### Task brief
Reproduce every one of the following entries, line by line, without changing a single character.

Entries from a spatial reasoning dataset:

■ ■ ■ ■

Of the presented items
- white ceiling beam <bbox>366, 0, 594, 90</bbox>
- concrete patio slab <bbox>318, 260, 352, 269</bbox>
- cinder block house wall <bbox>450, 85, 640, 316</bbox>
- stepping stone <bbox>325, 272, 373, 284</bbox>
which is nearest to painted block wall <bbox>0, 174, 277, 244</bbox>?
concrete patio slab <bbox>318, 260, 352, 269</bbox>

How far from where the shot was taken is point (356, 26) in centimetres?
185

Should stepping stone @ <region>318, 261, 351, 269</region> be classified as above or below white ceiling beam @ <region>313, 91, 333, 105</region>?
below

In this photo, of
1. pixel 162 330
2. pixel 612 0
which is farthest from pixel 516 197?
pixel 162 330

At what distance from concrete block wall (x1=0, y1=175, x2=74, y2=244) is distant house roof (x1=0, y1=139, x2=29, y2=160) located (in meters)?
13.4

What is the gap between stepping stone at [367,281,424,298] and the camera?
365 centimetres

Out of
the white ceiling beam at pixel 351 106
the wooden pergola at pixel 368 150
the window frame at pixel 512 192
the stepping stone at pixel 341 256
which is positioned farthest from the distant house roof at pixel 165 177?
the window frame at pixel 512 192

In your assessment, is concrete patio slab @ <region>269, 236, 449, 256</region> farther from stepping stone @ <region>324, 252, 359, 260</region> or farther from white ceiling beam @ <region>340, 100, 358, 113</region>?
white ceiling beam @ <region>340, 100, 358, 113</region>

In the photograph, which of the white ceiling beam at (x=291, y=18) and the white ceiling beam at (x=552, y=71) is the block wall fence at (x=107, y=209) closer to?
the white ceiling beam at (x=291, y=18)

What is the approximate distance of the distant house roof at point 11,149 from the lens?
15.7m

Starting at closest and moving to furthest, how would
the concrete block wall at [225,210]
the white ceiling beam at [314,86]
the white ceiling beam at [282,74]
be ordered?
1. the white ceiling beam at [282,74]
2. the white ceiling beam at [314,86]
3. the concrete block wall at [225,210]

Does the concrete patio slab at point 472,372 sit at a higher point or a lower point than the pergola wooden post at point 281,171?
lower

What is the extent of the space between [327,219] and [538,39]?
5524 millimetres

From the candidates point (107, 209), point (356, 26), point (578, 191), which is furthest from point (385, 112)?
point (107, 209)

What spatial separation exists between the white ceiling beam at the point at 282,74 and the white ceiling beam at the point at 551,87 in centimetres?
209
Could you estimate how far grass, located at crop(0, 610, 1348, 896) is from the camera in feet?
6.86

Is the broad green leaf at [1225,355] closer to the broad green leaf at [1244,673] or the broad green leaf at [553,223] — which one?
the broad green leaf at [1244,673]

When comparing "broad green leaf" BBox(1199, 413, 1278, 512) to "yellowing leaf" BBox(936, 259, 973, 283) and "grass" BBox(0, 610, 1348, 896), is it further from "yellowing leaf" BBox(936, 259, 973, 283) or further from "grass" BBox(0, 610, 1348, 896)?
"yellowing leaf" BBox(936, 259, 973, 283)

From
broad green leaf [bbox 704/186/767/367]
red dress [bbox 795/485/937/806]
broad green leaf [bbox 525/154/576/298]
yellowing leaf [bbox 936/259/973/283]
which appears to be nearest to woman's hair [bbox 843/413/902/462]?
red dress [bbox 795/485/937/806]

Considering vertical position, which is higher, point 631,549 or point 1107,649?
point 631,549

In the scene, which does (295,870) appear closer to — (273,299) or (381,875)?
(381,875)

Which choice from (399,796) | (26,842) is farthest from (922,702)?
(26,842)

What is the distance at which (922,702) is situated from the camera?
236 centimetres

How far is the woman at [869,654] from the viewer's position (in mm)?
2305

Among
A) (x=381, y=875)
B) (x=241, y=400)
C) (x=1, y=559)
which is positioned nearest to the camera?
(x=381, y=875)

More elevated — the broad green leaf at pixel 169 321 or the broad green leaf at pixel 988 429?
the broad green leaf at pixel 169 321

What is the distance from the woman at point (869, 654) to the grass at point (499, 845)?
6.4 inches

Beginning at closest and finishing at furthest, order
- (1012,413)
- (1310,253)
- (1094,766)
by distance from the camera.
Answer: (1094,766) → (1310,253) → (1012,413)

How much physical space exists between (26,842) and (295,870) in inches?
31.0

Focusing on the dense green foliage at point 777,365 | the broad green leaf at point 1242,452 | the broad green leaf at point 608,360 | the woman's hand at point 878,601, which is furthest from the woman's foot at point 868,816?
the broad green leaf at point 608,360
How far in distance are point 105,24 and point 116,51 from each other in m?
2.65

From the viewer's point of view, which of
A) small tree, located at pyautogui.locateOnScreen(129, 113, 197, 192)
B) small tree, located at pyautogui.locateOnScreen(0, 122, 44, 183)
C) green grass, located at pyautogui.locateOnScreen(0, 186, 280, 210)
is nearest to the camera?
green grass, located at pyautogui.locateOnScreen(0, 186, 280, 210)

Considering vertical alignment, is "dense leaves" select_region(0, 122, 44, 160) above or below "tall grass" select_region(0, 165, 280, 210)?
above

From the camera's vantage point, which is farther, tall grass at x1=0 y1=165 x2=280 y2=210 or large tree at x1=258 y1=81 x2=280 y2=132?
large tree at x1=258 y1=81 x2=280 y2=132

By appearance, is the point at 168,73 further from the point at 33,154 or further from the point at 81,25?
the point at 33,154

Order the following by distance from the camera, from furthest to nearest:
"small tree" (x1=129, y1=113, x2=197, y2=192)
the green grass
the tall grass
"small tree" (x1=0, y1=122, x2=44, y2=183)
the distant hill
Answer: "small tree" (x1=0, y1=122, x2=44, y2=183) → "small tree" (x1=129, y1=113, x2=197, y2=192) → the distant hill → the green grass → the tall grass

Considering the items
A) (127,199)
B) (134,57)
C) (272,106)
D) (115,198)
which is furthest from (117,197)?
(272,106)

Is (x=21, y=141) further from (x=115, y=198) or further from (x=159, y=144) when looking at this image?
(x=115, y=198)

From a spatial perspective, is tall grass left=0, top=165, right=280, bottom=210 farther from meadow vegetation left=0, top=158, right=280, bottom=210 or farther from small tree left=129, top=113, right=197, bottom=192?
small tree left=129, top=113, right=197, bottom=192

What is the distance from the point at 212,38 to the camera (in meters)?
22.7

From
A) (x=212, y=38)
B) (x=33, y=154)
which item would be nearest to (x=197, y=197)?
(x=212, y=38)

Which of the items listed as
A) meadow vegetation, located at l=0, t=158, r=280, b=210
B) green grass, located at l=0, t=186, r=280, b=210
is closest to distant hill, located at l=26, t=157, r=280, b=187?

■ ■ ■ ■

### Solved problem
Of the presented items
- white ceiling beam <bbox>366, 0, 594, 90</bbox>
- concrete patio slab <bbox>318, 260, 352, 269</bbox>
- cinder block house wall <bbox>450, 85, 640, 316</bbox>
- stepping stone <bbox>325, 272, 373, 284</bbox>
which is nearest to painted block wall <bbox>0, 174, 277, 244</bbox>?
concrete patio slab <bbox>318, 260, 352, 269</bbox>

How far from where the shot was taken is point (356, 26) in centimetres?
185

Should stepping stone @ <region>318, 261, 351, 269</region> be classified as above or below white ceiling beam @ <region>313, 91, 333, 105</region>?
below

In this photo, of
1. pixel 162 330
2. pixel 612 0
which is farthest from pixel 516 197?
pixel 162 330

At what distance from concrete block wall (x1=0, y1=175, x2=74, y2=244) is distant house roof (x1=0, y1=139, x2=29, y2=160) located (in meters)?
13.4

What is the gap between stepping stone at [367,281,424,298] and the camera?
365 centimetres

Out of
the white ceiling beam at pixel 351 106
the wooden pergola at pixel 368 150
the window frame at pixel 512 192
the stepping stone at pixel 341 256
which is positioned farthest from the distant house roof at pixel 165 177?
the window frame at pixel 512 192

In your assessment, is concrete patio slab @ <region>269, 236, 449, 256</region> farther from stepping stone @ <region>324, 252, 359, 260</region> or farther from white ceiling beam @ <region>340, 100, 358, 113</region>?
white ceiling beam @ <region>340, 100, 358, 113</region>

In the photograph, which of the white ceiling beam at (x=291, y=18) and the white ceiling beam at (x=552, y=71) is the block wall fence at (x=107, y=209) closer to?
the white ceiling beam at (x=291, y=18)

What is the approximate distance of the distant house roof at point 11,149 from the lens?
15.7m

Starting at closest and moving to furthest, how would
the concrete block wall at [225,210]
the white ceiling beam at [314,86]
the white ceiling beam at [282,74]
be ordered?
1. the white ceiling beam at [282,74]
2. the white ceiling beam at [314,86]
3. the concrete block wall at [225,210]

Does the concrete patio slab at point 472,372 sit at a higher point or a lower point than the pergola wooden post at point 281,171?
lower

What is the extent of the space between [327,219] and [538,39]?
5524 millimetres

From the candidates point (107, 209), point (356, 26), point (578, 191), which is furthest from point (385, 112)?
point (107, 209)

What spatial separation exists between the white ceiling beam at the point at 282,74 and the white ceiling beam at the point at 551,87 in centimetres?
209
Could you estimate how far grass, located at crop(0, 610, 1348, 896) is from the camera in feet?
6.86

Is the broad green leaf at [1225,355] closer to the broad green leaf at [1244,673] or the broad green leaf at [553,223] — which one?
the broad green leaf at [1244,673]

When comparing "broad green leaf" BBox(1199, 413, 1278, 512) to "yellowing leaf" BBox(936, 259, 973, 283) and "grass" BBox(0, 610, 1348, 896), is it further from "yellowing leaf" BBox(936, 259, 973, 283) or further from "grass" BBox(0, 610, 1348, 896)?
"yellowing leaf" BBox(936, 259, 973, 283)

From
broad green leaf [bbox 704/186/767/367]
red dress [bbox 795/485/937/806]
broad green leaf [bbox 525/154/576/298]
yellowing leaf [bbox 936/259/973/283]
which appears to be nearest to woman's hair [bbox 843/413/902/462]?
red dress [bbox 795/485/937/806]

Considering vertical position, which is higher, point 631,549 or point 1107,649?
point 631,549

In the scene, which does (295,870) appear closer to — (273,299) or (381,875)?
(381,875)

Which choice from (399,796) | (26,842) is farthest from (922,702)?
(26,842)

What is the distance at which (922,702) is situated from the camera?
236 centimetres

How far is the woman at [869,654] from the viewer's position (in mm)?
2305

Among
A) (x=381, y=875)
B) (x=241, y=400)
C) (x=1, y=559)
which is positioned nearest to the camera?
(x=381, y=875)

More elevated — the broad green leaf at pixel 169 321 or the broad green leaf at pixel 988 429?
the broad green leaf at pixel 169 321

What is the distance from the woman at point (869, 654) to the grass at point (499, 845)?
6.4 inches

Beginning at closest and finishing at furthest, order
- (1012,413)
- (1310,253)
- (1094,766)
by distance from the camera.
Answer: (1094,766) → (1310,253) → (1012,413)

How much physical space exists between (26,842) and (295,870) in inches?
31.0

Focusing on the dense green foliage at point 777,365 | the broad green leaf at point 1242,452 | the broad green leaf at point 608,360 | the woman's hand at point 878,601, which is furthest from the woman's foot at point 868,816?
the broad green leaf at point 608,360
How far in distance are point 105,24 and point 116,51 from each other in m?
2.65

From the viewer's point of view, which of
A) small tree, located at pyautogui.locateOnScreen(129, 113, 197, 192)
B) small tree, located at pyautogui.locateOnScreen(0, 122, 44, 183)
C) green grass, located at pyautogui.locateOnScreen(0, 186, 280, 210)
is nearest to the camera?
green grass, located at pyautogui.locateOnScreen(0, 186, 280, 210)

Considering vertical alignment, is "dense leaves" select_region(0, 122, 44, 160) above or below "tall grass" select_region(0, 165, 280, 210)?
above

From the camera's vantage point, which is farther, tall grass at x1=0 y1=165 x2=280 y2=210 or large tree at x1=258 y1=81 x2=280 y2=132?
large tree at x1=258 y1=81 x2=280 y2=132

By appearance, is the point at 168,73 further from the point at 33,154 or further from the point at 81,25?
the point at 33,154

Order the following by distance from the camera, from furthest to nearest:
"small tree" (x1=129, y1=113, x2=197, y2=192)
the green grass
the tall grass
"small tree" (x1=0, y1=122, x2=44, y2=183)
the distant hill
Answer: "small tree" (x1=0, y1=122, x2=44, y2=183) → "small tree" (x1=129, y1=113, x2=197, y2=192) → the distant hill → the green grass → the tall grass

Considering the items
A) (127,199)
B) (134,57)
C) (272,106)
D) (115,198)
which is furthest from (117,197)?
(272,106)

Is (x=21, y=141) further from (x=115, y=198) or further from (x=159, y=144) when looking at this image?
(x=115, y=198)

From a spatial perspective, is tall grass left=0, top=165, right=280, bottom=210 farther from meadow vegetation left=0, top=158, right=280, bottom=210 or farther from small tree left=129, top=113, right=197, bottom=192?
small tree left=129, top=113, right=197, bottom=192

What is the distance from the point at 212,38 to the camera (in meters)?
22.7

From
A) (x=212, y=38)
B) (x=33, y=154)
which item would be nearest to (x=197, y=197)?
(x=212, y=38)

Which of the items listed as
A) meadow vegetation, located at l=0, t=158, r=280, b=210
B) green grass, located at l=0, t=186, r=280, b=210
is closest to distant hill, located at l=26, t=157, r=280, b=187?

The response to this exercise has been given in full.